Another ‘Legislative Priority’

Senators also unanimously approved SB 7 Wednesday. Along with SB 6, it has been designated a “legislative priority” by Lt. Gov. Dan Patrick, who controls the Senate.

The bill creates a new “firming” ancillary services program that directs load-serving entities to purchase “dispatchable” reliability reserve services on a day-ahead basis. Revisions to the bill mandate that resources offering the service be capable of running for at least 10 hours, up from four hours as originally drafted. That would essentially lock out energy storage, which ERCOT considers dispatchable.

Americans for Tax Reform said SB 7 would subsidize energy capacity instead of compensating firms for electricity they sell and would create an “adverse incentive structure wherein energy producers would become more reliant on taxpayer subsidies.”
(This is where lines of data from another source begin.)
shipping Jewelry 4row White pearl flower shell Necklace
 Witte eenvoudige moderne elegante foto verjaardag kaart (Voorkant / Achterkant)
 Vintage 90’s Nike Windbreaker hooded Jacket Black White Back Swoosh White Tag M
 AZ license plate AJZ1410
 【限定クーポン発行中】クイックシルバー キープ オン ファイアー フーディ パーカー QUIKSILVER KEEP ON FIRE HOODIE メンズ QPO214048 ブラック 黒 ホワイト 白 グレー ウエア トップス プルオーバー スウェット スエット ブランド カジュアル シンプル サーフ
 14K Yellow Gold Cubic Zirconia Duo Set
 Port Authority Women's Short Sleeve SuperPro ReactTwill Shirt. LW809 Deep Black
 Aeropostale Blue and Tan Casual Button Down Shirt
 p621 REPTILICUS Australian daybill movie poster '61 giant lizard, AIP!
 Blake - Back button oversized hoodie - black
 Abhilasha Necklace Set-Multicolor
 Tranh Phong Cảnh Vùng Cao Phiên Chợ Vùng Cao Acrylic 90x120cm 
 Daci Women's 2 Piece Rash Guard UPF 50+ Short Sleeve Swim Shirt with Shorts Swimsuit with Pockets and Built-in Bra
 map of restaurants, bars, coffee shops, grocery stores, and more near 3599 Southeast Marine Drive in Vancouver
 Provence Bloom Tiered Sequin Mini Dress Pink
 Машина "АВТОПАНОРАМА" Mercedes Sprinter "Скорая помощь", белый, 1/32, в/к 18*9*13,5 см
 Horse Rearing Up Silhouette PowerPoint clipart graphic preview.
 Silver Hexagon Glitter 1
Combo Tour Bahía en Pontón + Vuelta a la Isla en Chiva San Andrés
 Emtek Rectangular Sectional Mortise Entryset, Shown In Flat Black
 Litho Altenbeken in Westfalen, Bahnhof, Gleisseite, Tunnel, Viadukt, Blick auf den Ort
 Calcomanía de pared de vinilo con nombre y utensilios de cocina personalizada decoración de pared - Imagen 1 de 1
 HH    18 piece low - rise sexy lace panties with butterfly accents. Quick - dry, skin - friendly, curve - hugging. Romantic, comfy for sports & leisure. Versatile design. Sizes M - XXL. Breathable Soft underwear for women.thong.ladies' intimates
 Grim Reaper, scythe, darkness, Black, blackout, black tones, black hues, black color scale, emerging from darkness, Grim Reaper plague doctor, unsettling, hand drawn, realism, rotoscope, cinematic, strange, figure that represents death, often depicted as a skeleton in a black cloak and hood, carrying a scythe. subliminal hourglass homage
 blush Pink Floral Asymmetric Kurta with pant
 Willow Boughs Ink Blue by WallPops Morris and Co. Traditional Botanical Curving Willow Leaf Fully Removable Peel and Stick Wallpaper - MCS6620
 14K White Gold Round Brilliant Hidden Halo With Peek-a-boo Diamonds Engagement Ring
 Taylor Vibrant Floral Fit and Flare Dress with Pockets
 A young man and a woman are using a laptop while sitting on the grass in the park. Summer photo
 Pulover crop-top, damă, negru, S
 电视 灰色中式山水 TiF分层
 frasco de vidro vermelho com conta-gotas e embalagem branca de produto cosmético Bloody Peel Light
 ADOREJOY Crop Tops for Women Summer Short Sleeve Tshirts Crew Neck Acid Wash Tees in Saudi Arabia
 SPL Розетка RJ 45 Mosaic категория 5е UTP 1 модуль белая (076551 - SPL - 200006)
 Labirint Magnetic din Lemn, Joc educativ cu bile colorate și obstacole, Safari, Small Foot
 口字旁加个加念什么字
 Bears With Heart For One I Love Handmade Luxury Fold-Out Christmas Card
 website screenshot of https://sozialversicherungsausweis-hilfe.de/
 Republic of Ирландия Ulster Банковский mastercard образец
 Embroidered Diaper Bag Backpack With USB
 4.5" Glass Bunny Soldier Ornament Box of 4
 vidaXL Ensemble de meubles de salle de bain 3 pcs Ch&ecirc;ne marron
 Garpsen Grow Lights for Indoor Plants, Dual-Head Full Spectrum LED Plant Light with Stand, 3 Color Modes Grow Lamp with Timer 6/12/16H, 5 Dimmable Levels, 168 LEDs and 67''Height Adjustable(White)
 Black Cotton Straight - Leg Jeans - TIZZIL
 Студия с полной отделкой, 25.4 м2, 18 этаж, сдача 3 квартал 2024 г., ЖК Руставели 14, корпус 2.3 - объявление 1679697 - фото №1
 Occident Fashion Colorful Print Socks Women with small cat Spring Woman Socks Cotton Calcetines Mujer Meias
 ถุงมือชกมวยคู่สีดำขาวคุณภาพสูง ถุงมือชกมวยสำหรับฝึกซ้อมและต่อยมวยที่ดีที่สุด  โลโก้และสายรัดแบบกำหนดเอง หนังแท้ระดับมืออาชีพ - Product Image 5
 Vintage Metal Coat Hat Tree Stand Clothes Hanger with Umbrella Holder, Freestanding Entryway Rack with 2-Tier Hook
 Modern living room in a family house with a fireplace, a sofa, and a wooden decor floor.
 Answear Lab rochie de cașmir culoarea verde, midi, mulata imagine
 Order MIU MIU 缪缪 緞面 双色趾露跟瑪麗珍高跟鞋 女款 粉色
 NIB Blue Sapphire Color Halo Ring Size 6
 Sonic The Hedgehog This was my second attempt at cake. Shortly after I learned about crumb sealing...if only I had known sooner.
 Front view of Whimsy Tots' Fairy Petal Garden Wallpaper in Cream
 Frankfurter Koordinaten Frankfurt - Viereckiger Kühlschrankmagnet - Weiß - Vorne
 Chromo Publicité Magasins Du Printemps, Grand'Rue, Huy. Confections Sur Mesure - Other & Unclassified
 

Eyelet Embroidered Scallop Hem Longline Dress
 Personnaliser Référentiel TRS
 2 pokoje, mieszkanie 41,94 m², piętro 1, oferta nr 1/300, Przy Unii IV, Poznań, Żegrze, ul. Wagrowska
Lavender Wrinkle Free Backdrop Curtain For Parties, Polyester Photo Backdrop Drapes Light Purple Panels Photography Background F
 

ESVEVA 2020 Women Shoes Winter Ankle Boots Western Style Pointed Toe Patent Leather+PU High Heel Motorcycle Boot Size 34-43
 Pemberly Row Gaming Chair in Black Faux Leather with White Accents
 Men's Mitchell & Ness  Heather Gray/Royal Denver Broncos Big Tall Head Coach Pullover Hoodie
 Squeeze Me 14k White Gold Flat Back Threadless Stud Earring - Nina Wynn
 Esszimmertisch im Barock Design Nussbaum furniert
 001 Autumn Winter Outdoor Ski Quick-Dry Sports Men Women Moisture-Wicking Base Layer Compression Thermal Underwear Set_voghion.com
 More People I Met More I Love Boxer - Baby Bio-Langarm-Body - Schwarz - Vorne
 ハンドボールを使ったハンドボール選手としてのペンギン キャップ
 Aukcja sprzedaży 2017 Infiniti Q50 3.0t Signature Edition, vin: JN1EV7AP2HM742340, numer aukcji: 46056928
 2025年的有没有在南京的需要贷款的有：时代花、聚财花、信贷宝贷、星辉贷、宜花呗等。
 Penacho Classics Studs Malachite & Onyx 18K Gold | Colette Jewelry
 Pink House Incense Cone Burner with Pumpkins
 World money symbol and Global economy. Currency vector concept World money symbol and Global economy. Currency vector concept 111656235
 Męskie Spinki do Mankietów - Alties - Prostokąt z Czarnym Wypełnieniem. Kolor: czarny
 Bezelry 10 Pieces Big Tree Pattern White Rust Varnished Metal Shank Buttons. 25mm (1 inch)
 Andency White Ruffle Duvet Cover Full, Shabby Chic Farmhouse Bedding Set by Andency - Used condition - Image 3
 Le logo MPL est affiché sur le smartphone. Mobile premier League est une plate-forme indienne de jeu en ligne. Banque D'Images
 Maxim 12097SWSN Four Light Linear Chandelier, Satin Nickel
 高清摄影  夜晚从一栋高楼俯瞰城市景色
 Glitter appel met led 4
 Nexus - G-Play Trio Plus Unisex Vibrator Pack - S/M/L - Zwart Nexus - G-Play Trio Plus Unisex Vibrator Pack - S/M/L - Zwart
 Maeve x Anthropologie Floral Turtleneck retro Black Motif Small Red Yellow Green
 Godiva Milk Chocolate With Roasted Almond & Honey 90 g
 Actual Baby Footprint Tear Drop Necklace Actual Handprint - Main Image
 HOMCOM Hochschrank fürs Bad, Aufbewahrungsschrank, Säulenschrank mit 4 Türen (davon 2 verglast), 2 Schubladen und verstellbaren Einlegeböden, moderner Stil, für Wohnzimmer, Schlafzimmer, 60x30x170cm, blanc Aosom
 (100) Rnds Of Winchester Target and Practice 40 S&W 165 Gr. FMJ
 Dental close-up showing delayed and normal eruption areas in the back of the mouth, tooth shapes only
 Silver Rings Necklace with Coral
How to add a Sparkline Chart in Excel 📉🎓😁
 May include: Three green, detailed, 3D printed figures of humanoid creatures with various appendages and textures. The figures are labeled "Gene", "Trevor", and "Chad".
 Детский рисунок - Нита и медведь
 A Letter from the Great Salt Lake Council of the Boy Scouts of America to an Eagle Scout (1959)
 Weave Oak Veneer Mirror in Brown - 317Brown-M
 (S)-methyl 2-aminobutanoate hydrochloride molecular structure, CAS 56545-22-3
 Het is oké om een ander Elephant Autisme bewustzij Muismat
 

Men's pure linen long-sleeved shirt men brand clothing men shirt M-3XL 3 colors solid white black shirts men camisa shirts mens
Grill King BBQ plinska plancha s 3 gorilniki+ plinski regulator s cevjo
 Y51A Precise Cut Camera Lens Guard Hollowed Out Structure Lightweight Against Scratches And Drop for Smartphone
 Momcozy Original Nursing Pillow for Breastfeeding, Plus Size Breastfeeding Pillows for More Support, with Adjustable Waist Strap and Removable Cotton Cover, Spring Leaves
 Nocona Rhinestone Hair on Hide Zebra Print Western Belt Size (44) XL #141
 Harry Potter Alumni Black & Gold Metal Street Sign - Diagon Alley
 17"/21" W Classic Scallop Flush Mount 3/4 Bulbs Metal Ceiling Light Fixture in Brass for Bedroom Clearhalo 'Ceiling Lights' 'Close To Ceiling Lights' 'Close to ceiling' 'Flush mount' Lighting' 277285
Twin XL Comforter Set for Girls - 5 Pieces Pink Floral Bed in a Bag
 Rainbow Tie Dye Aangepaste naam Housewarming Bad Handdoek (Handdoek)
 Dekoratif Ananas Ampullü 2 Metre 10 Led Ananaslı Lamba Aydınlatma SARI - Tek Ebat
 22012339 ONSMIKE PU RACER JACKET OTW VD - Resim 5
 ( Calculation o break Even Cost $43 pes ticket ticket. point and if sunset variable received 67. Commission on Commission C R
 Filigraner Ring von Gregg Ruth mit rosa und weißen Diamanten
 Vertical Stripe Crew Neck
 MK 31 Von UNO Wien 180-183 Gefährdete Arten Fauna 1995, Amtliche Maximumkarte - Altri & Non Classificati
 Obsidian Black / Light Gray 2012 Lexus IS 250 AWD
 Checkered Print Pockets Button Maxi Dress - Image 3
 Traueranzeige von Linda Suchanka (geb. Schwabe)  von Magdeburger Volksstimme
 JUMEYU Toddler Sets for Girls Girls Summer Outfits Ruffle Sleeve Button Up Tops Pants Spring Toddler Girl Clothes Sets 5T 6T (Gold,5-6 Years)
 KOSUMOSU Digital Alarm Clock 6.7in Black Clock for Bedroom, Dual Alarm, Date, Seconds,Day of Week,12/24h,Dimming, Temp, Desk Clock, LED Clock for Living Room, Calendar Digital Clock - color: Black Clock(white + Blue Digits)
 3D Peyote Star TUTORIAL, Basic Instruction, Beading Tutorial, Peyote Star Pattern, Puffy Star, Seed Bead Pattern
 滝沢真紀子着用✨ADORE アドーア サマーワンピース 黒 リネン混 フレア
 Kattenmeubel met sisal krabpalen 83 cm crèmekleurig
“This would hamper the Texas energy industry and likely lead to increased prices on consumers as well as producers,” Americans for Tax Reform said.

In testimony before lawmakers last month, ERCOT CEO Pablo Vegas called the concept a “tax” and said it could lead to increased generation retirements.

“We would lose energy resources in the short term,” he said. “Resources that cannot be economic under the new cost burden that’s put in place [by SB 7] would pull out of the market, so we would have an energy deficit from that.”

The Senate has already sent several other bills to the House of Representatives. They include:

  • SB 2012, which would establish policy guardrails should the PUC implement the performance credit mechanism. Lawmakers have thrown cold water on the construct, advising the regulators that they can’t go forward with it without legislative input.
  • SB 2014, which would make renewable energy credits voluntary instead of mandatory.
  • SB 2015, which would mandate that 50% of generating capacity installed in ERCOT after this year be sourced from dispatchable resources.
  • SB 1287, which would require developers to pay for some of the interconnection transmission costs, adding more hurdles for renewable resources that are built far from the grid.

Renewable generation already accounts for a bit more than half of ERCOT’s capacity and for most of the projects in ERCOT’s interconnection queue. According to a study by Joshua Rhodes, a University of Texas researcher, wind and solar resources saved Texas consumers $11 billion in just 2022.

“I worry that some of the bills come across as anti-renewable,” Sen. Judith Zaffirini (D) said Monday. “And so, we want to make sure that we have the dispatchable energy that we have but not necessarily hurt, not punish, renewables.”